Jewish Group
Related: About this forumLakewood NJ -9 part series - Orthodox Community
I thought BTA had posted about the backlash against the citizens of Lakewood NJ who are also Orthodox Jews as the result of a few individuals who did a bad bad thing. Went back a few pages and can't find it.
This is a follow up to that - 9 part series that I thought might be of interest to everyone.
http://www.nj.com/news/index.ssf/2017/08/lakewood_inside_the_turmoil_in_njs_most_controvers.html
My note: Not sure how I feel about the title . . .Corruption implies wrong doing by the community at large. I disagree.
Race, religion, corruption and politics: A guide to the crisis in Lakewood
Editor's note, Part 1: Over the next nine days, NJ Advance Media will take a closer look at Lakewood, one of New Jersey's fastest-growing and most complex towns.
Lakewood is home to a huge Orthodox Jewish community and the rapid growth has engulfed the town, igniting tensions between the religious and secular societies on many levels.
Each day, we will explore some of the major issues in the community, including the welfare fraud investigation, housing problems and the strains on the education system.
What makes it unique is the unprecedented growth of the town combined with the complex issues surrounding the booming Orthodox Jewish community.
While tensions have been rising in Lakewood for years, the turmoil has escalated in recent weeks with a showdown over school funding and a high-profile welfare fraud investigation.

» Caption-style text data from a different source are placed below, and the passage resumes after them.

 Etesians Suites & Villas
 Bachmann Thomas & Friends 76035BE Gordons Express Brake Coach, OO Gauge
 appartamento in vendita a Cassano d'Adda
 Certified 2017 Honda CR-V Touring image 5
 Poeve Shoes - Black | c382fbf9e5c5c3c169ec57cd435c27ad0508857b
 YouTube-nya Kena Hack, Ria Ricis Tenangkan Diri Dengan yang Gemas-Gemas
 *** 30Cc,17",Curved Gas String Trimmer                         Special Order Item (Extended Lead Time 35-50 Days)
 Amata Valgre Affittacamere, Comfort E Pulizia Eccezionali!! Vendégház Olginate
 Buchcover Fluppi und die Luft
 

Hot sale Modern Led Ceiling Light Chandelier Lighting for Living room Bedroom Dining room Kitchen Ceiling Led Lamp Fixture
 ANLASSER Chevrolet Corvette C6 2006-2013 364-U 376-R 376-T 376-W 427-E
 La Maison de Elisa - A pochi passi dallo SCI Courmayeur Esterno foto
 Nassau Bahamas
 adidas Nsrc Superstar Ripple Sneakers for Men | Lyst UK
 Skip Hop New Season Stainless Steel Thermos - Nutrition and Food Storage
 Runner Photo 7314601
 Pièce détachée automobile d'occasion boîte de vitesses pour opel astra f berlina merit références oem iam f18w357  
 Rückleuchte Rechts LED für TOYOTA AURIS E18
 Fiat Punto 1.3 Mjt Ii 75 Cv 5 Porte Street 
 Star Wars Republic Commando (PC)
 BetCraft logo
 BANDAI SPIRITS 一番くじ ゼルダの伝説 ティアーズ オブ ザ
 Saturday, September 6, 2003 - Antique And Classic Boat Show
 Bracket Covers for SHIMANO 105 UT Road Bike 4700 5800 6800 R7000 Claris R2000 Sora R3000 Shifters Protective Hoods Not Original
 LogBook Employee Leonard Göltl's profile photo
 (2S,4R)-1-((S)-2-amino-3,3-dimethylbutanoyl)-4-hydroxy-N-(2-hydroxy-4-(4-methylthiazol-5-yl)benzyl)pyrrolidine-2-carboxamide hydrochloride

The town thrust into the spotlight this summer with the arrest of 26 members of the Orthodox community accused of lying about their income to collect more than $2 million in public assistance.
The arrests brought renewed attention to Lakewood and highlighted what residents of the Ocean County town already know Lakewood is changing. This once-faded resort community has become the most complex town in New Jersey.
EllieBC
(3,043 posts)I'm not sure how familiar you are with kollel and kollel families. Lakewood residents are not chassidishe. They are yeshivish....Litvaks maybe is a better description?
Anyway, the Lakewood Jewish community does (more often than not) kollel after yeshivah. The men continue to study. So they graduate high school (from a yeshivah) with an at best questionable secular education and marry. The Bais Yaakov schools for girls provide the girls with a better secular education. This is because the girls will be working once married because their husbands will be learners instead of earners. This is the preferred set up. But the women can't totally support the men and their families because they tend to have large families and they start early.
So you have parents supporting their children and their spouses.
Can you see where this system is destined to fail?
People like to talk shit about chassidim but at least chassidim believe in working.
But these young and growing families with a not very high income to no income has created an atmosphere where fraud seems like a way out of the financial disaster.
Instead of working like chassidim or MO do.
JustAnotherGen
(31,980 posts)Very educational. I greatly appreciate it.
Mosby
(16,394 posts)Had "talk backs" at the bottom. There was lots of support from the orthodox community for the perps, claiming that "gaming the system" was legal and wasn't fraud.
I suspect this is a lot more widespread in that community than people think.
Behind the Aegis
(54,032 posts)I did post something about this, but it was in GD (Sickening displays of anti-Semitism after welfare fraud arrests in Lakewood).
This type of bigotry always surfaces when a Jew is the culprit in a crime. It is very similar to what happens to the African-American community, and, to a lesser extent, to the GLBT community, when one of us does something bad, then all of us are to blame and any bigotry resulting is our fault because of the actions of someone in our group.
JustAnotherGen
(31,980 posts)I knew you had picked up the story.
I hope this article leads to understanding in NJ.. Not harming.